Die Lauser brings the haus down with DiGiCo
Fusing traditional local music with Europop, contemporary rock and an unusual fixation with Scotland, Austrian quintet Die Lauser has a remarkably large fanbase. Playing around 120 shows a year with DiGiCo consoles, the band’s recent foray to the USA proved how effective the company’s new SD Convert software is.
Die Lauser mixes traditional acoustic Austrian instruments with keyboards, drums and guitar… and bagpipes. The result is the perfect kind of clap-and-stomp-along anthems for audience participation, making the tartan-toting band a favourite at festivals throughout Austria and Germany. This year the band took its unique sound to the USA, headlining each of the four nights of the annual German Fest (billed as Milwaukee’s Original Haus Party). Normally, the band tours with DiGiCo SD8 mixers. However, the popularity of the console meant an SD8 wasn’t available, but the unique ability to assign anything anywhere on the console, combined with DiGiCo’s new SD Convert software meant a change to SD9s for German Fest was a breeze.
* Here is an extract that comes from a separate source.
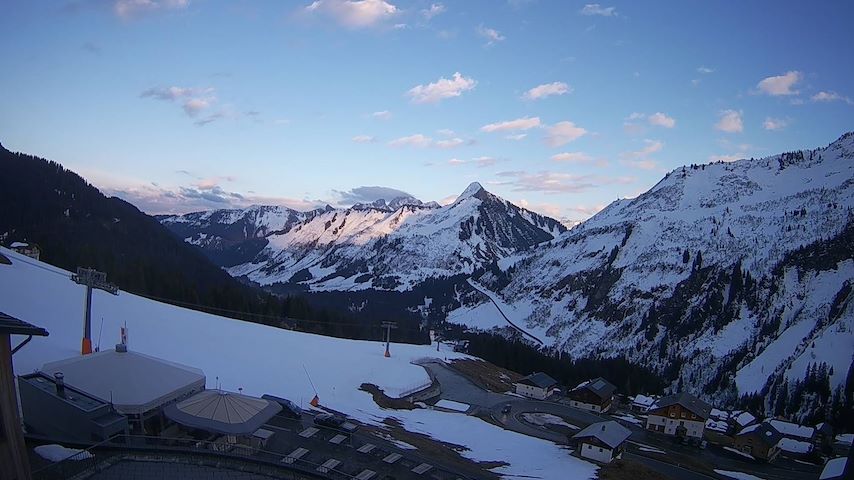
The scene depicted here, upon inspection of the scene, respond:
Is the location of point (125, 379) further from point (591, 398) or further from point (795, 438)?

“We were on tour in Europe until two days before the US shows, so we had no time to ship our equipment to the USA,” says the band’s Front of House engineer and production manager Mario Held. “We rented what we needed for German Fest from Clearwing Productions and, as we were going to be using an SD9 in this instance, I tried the new SD Convert Software to convert my show files from the SD8 to the SD9.”
Four of the band members play between three and eight different instruments each, so Mario normally has over 50 console inputs. He managed to bring it down to under 40 for German Fest by sharing some instrument inputs and reducing the amount of effects, which meant the show could be mixed on the SD9.
“I had just 24 faders instead of the 36 I have on the SD8, but I found I could easily modify the layers, set spills and groups during the soundcheck and ended up with a nice working setup. After the first show I pretty much forgot that I only had two thirds the number of the faders that I am used to,” he continues. “During one song one band member plays seven different instruments, so the SD8 allows me to be as flexible as they are. It was an interesting challenge to do it on the SD9, but we managed it and overall everything worked very well.”
The fact that Mario could transfer the show to the smaller console with ease and their identical sonic quality only reinforced his faith in DiGiCo. “I like the sound of all DiGiCo consoles, the SD8 and SD9 both have a small footprint with very good workflow and snapshot management, while the dynamic EQs and DigiTube emulations help me to get the band sounding better and better,” he says.
“I carry very little outboard, but I always have the UB Madi interface with me. We do 15-25 gigs every month in the summer and it allows me to quickly do a virtual soundcheck with a MacBook. In the past two years we’ve done something like 90% of the shows without the band needing to soundcheck.
“Doing so many shows, most of all I need everything to work perfectly all the time. DiGiCo gives me that.”